Abe’s Oddysee was one of the first games I played when my parents finally gave in and bought me a PlayStation. That was back in 1997 and while Oddworld has seen three other titles in the series, Abe’s first outing was always my favourite. When I saw that Oddworld Inhabitants planned to re-release Abe’s Oddysee with a new lick of paint and in stunning 2.5D, I jumped for joy, that is until I realised that due to the restrictions of self-publishing, the Xbox One would miss out – that is until Microsoft got their act together and announced the ID@Xbox program.
You play as Abe, a Mudokon who works at RuptureFarms for his slaver masters, the Glukkons. While working late one night at the meat processing plant, Abe stumbles upon a board meeting where Molluck is unveiling the New ‘n’ Tasty meat treat – it will save the company and prevent shares slipping any further – the meat? It’s Mudokons… It’s time to run Abe!
New ‘n’ tasty is as charming and loveable as I remember Abe’s Oddysee to be. Abe’s character animation has real life about it – you care that he makes it across the precarious platforming levels, that he rescues other Mudokons and he gets that happily ever after ending.
What’s great about the platforming of New ’n’ Tasty is that it has several puzzle elements to it. From working out how to save your fellow Mudokons to sneaking past the many nasties and navigating the various environmental puzzles that stand in your way. Unfortunately for Abe, he is a rather weak creature; you can’t punch, shoot or jump on enemies to kill them. You can however use Abe’s chant to possess enemies and use any weapons they have – you can also make them access nearby levers to unlock gates or just take them for a walk off a high platform – Abe even gives a satisfying chortle… and I chuckled with him.
To rescue the 299 Mudokons, you’ll need your wits about you – it’s easy to accidentally kill them but by using one of eight ‘gamespeak’ commands you can interact with them to help lead them to safety – even the classic ‘fart’ makes a return, which plays a part in the musical passwords of the native Mudokons you meet in the wild.
We all have our memorable gaming experiences of when we were young and Abe’s Oddysee sits right at the top of my list – it’s no surprise then that I have found little to dislike about New ’n’ Tasty.
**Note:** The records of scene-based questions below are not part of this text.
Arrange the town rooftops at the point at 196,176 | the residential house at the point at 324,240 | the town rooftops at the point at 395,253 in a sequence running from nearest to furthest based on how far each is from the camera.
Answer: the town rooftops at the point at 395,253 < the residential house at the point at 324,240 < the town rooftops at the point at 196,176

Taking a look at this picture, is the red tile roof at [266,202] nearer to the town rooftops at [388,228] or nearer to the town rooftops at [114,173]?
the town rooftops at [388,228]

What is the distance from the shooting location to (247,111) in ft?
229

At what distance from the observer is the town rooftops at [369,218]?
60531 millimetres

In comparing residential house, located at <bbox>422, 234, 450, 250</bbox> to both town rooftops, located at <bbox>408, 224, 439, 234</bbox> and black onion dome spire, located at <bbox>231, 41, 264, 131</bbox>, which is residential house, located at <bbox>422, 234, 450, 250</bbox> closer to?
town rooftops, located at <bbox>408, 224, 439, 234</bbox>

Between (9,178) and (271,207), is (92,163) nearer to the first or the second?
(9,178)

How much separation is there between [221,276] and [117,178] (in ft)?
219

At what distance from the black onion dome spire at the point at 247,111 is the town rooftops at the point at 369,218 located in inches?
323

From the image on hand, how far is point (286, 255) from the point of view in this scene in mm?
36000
It looks fantastic, it’s as playable (and tough) as the original and provides me with a charming trip down memory lane. The whole family can enjoy it too and I’ve been playing through the game in co-op with my wife – you each take a turn. When Abe meets an untimely death, you pass the controller.
The same can’t be said for some of my other most beloved games, which haven’t quite stood the test of time – stories and characters weren’t quite as great as I remember them to be and gameplay wasn’t as slick as my memory lead me to believe – gaming has come a long way, so it’s a true testament to a game that can be re-released without fundamentally changing its soul and it still being of the same quality that you remembered. This is the skill, love and care that Just Add Water has shown Abe.
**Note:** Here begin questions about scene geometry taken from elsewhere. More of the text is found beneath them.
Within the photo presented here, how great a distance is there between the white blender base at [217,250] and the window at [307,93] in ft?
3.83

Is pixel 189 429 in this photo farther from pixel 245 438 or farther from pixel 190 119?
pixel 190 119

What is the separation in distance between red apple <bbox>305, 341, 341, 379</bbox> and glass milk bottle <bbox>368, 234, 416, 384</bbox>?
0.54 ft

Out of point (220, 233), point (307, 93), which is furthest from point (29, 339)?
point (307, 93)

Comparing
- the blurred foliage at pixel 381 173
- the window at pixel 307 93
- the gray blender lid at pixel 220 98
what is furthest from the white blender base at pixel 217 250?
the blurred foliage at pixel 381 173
While some may find Abe’s controls troublesome or unfair as you miss a jump that you really should have made, I reveled in the difficulty. The tricky jumps and spiteful environmental puzzles give a great sense of satisfaction when you beat them – Limbo, The Cave and Rayman Origins (to name but a few) have a lot to thank Abe’s Oddysee for.
For me Abe has easily stood the test of time, the gameplay holds up well by today’s standards and even though New ‘n’ Tasty is a re-release, if you didn’t know this, you’d think that you were playing a brand new game – New ‘n’ Tasty is as enjoyable as the day I first played it back in 1997 and I absolutely adore it.